▸ **EXTRACT**
□ □ □ □ □ □ □

Children in foster care comprise some of our most medically at-risk and vulnerable children. A 2015 American Academy of Pediatrics report states that 35-45% of all children in foster care were reported by their caregivers to have a chronic health condition, such as asthma, cognitive disorders, visual and auditory problems, dental decay and malnutrition, as well as birth defects and developmental delays. As the result of circumstances such as poor prenatal care, maternal substance use, and erratic past medical care, these children also may have significant unrecognized or under-treated illnesses, immunization delays, and failure to thrive. In addition, developmental delays occur in about half of all children who are less than age three when they enter foster care, and 20% have significant dental health issues.

Despite the overwhelming evidence of need, studies consistently demonstrate that many health care needs for children in the foster care system go unmet. However, through the aid and advocacy of a CASA volunteer, children in foster care are better supported with their medical needs. CASAs perform a variety of functions to advocate for and support medically challenged and medically fragile children. Common types of cases that CASAs encounter are preemies and full-term term babies who were born addicted to drugs and/or have fetal alcohol syndrome; children with traumatic brain injuries, often diagnosed with “shaken child syndrome”; and children with conditions like Down Syndrome. CASAs encourage timely responses for the children they serve, connecting them with vital medical services, and overseeing their preventative, planned, and/or crisis care. For CASA Jan Miller, her work with a child who was medically fragile not only led her to oversee critical medical care for her child, but ultimately, help him to connect with a loving parent who became his adoptive mother.

□ □ □ □ □ □ □

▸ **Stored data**
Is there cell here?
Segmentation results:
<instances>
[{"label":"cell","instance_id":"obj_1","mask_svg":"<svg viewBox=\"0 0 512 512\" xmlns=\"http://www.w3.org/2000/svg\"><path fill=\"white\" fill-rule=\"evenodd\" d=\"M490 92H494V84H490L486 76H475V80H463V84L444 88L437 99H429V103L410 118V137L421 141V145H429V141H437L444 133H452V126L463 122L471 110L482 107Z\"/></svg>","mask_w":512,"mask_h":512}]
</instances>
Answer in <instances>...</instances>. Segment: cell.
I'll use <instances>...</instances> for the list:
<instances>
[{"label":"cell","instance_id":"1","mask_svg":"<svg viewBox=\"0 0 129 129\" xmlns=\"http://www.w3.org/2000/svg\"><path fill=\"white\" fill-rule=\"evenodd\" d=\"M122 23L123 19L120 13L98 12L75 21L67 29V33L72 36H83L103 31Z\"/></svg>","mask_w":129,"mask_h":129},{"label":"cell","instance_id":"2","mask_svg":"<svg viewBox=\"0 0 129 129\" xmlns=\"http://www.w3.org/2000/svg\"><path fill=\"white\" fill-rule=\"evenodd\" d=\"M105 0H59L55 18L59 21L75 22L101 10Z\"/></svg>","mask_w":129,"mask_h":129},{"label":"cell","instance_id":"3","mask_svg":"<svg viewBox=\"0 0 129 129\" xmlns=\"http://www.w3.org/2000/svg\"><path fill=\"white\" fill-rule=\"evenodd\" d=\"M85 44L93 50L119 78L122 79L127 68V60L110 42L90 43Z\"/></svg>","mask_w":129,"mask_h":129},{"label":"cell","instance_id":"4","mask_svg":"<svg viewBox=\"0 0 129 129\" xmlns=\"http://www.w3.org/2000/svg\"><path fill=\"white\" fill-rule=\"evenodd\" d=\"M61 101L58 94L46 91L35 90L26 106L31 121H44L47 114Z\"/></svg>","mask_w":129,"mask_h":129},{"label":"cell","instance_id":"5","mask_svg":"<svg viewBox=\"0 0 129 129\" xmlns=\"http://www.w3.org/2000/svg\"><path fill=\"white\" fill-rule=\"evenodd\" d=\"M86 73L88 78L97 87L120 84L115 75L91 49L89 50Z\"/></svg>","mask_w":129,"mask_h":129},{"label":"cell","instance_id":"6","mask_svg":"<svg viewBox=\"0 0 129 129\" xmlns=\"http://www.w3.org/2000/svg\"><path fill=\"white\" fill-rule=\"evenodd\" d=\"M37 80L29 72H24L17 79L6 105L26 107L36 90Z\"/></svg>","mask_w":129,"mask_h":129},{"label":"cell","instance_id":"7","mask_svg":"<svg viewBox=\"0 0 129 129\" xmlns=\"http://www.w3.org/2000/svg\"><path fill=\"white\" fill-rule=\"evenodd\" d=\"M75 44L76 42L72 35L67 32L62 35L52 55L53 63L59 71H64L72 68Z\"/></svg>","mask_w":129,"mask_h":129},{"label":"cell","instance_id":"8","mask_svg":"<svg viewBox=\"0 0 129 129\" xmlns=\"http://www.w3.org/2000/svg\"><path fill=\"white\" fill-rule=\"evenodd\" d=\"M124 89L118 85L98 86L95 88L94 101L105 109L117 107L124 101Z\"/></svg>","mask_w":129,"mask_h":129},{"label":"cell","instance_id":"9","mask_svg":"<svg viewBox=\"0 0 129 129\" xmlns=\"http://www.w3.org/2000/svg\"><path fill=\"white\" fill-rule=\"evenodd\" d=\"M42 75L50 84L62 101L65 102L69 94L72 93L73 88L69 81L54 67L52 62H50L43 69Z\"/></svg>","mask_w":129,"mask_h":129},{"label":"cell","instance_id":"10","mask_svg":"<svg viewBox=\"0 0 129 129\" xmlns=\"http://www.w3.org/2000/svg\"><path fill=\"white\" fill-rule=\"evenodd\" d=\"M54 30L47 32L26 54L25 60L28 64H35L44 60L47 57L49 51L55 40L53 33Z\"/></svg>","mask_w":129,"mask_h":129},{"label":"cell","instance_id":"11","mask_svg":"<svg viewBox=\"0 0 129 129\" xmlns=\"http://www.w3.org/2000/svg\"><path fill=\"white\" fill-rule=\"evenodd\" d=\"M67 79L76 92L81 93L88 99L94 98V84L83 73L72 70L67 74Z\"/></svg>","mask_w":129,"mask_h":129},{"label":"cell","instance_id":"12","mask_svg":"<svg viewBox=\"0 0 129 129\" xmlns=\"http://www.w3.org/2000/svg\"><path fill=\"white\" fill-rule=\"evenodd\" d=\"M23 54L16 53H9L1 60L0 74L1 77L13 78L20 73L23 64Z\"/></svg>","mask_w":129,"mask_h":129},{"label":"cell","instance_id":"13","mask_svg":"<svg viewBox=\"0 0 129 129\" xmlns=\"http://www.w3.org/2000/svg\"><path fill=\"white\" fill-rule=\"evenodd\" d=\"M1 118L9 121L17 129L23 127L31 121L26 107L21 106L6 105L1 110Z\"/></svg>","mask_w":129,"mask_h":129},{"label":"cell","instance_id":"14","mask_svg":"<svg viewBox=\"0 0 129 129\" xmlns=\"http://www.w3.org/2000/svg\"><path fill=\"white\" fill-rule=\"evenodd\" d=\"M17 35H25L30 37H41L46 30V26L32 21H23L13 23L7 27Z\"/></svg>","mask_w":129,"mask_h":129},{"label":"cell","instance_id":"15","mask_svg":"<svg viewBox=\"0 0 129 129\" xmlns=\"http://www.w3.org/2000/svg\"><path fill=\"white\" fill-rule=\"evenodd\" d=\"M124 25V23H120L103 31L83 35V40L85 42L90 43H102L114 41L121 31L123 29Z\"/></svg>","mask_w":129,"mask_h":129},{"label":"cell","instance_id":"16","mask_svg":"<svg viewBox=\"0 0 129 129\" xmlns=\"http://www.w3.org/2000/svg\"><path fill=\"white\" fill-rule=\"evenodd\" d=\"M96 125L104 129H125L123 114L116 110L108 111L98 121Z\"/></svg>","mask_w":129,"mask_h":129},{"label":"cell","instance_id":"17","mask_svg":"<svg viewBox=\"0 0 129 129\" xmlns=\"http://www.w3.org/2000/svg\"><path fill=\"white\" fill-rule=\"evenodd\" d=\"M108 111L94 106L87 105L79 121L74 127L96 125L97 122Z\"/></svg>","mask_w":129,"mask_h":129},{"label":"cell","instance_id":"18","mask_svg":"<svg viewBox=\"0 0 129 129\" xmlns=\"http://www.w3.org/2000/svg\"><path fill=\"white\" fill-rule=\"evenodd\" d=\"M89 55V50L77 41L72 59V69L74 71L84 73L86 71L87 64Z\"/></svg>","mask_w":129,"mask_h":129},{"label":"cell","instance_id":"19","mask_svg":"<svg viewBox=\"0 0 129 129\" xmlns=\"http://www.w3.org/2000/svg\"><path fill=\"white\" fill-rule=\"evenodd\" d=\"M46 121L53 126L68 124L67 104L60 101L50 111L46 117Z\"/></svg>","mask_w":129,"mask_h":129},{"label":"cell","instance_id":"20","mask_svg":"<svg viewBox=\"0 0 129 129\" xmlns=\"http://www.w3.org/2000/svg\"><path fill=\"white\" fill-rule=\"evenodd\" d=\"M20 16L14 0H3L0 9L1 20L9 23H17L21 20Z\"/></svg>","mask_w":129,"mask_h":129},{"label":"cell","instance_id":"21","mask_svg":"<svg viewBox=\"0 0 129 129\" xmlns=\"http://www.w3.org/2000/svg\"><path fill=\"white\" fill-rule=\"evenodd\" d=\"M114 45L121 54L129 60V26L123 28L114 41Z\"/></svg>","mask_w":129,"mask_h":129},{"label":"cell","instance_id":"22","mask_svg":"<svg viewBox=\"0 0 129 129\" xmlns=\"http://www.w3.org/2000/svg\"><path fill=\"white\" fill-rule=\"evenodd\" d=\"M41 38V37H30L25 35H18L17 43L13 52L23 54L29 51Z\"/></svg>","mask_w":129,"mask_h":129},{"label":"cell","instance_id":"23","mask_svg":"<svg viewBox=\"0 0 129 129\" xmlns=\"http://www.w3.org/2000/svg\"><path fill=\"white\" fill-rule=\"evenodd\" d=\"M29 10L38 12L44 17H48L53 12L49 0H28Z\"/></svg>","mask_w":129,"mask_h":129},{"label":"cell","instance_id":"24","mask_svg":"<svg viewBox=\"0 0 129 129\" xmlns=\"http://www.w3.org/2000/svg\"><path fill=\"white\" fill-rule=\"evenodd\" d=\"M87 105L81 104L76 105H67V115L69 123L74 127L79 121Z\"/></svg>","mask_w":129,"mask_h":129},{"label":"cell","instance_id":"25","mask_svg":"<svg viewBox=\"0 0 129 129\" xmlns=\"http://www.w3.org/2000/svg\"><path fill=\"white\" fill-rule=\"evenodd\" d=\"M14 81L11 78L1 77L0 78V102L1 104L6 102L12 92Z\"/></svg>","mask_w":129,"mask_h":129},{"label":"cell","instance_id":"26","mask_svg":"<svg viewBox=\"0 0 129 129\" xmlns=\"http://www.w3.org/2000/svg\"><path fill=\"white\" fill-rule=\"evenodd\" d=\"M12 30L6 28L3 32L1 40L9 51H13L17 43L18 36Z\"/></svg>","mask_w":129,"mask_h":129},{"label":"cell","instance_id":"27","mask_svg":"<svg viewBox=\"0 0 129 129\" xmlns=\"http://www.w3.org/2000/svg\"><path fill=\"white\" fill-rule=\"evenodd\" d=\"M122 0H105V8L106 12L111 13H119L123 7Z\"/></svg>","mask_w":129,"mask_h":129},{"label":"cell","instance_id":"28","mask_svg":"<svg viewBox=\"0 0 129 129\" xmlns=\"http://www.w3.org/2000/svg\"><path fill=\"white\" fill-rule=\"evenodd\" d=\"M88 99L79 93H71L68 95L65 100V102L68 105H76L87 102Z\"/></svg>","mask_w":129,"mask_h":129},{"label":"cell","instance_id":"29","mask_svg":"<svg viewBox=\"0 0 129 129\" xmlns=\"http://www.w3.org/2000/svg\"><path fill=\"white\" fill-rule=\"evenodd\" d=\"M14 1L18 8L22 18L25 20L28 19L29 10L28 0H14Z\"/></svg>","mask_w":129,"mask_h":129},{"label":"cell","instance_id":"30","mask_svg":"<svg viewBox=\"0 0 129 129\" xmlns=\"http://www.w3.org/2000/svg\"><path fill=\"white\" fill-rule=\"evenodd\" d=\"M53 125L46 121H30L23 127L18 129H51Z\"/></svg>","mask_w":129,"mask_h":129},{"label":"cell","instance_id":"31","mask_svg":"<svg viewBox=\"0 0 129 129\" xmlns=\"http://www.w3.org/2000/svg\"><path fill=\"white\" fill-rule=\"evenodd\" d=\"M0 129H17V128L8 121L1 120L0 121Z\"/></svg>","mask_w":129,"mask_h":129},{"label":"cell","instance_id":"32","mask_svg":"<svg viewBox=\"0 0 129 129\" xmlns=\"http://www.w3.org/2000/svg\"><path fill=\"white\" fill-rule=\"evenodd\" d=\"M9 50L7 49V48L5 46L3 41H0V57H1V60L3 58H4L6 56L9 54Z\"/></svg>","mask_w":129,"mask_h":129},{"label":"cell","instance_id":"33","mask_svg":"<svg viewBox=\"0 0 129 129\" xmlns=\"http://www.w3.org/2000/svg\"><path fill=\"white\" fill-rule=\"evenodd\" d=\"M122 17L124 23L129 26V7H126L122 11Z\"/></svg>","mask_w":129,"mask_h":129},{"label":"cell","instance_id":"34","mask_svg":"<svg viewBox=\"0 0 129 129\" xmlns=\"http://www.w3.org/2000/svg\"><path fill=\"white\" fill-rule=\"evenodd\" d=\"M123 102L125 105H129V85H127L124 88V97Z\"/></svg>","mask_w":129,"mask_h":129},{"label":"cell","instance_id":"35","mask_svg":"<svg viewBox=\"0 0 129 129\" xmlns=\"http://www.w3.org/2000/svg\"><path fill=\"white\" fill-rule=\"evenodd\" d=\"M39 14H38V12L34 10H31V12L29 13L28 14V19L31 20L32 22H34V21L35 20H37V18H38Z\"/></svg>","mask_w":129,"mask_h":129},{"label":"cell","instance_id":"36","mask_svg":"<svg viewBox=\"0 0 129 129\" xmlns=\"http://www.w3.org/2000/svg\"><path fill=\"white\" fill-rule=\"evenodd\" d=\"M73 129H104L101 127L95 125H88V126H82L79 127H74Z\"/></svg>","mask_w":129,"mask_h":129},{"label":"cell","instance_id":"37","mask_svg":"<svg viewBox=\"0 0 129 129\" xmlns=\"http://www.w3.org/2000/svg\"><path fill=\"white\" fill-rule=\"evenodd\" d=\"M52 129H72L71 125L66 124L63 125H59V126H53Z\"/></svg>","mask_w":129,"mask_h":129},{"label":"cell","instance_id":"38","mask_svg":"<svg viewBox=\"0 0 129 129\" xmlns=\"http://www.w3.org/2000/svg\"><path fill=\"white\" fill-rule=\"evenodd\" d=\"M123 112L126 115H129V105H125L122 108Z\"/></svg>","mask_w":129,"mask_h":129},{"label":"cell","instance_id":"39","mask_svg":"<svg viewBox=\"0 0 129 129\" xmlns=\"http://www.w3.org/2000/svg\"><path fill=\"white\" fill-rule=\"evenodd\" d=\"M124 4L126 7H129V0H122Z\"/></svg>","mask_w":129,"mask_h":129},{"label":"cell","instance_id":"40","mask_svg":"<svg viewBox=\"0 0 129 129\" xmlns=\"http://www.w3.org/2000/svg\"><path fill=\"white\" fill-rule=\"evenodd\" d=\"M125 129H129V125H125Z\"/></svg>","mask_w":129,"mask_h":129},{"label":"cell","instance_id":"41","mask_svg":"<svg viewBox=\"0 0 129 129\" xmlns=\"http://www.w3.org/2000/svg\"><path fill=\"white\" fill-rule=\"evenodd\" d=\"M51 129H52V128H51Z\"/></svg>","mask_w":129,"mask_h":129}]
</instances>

□ □ □ □ □ □ □

▸ **PROBLEM TO SOLVE**
Reproduce the foster care passage word for word from "Children in foster care comprise" to "dental health issues.". Rely only on the foster care passage.

▸ **EXERCISE RESPONSE**
Children in foster care comprise some of our most medically at-risk and vulnerable children. A 2015 American Academy of Pediatrics report states that 35-45% of all children in foster care were reported by their caregivers to have a chronic health condition, such as asthma, cognitive disorders, visual and auditory problems, dental decay and malnutrition, as well as birth defects and developmental delays. As the result of circumstances such as poor prenatal care, maternal substance use, and erratic past medical care, these children also may have significant unrecognized or under-treated illnesses, immunization delays, and failure to thrive. In addition, developmental delays occur in about half of all children who are less than age three when they enter foster care, and 20% have significant dental health issues.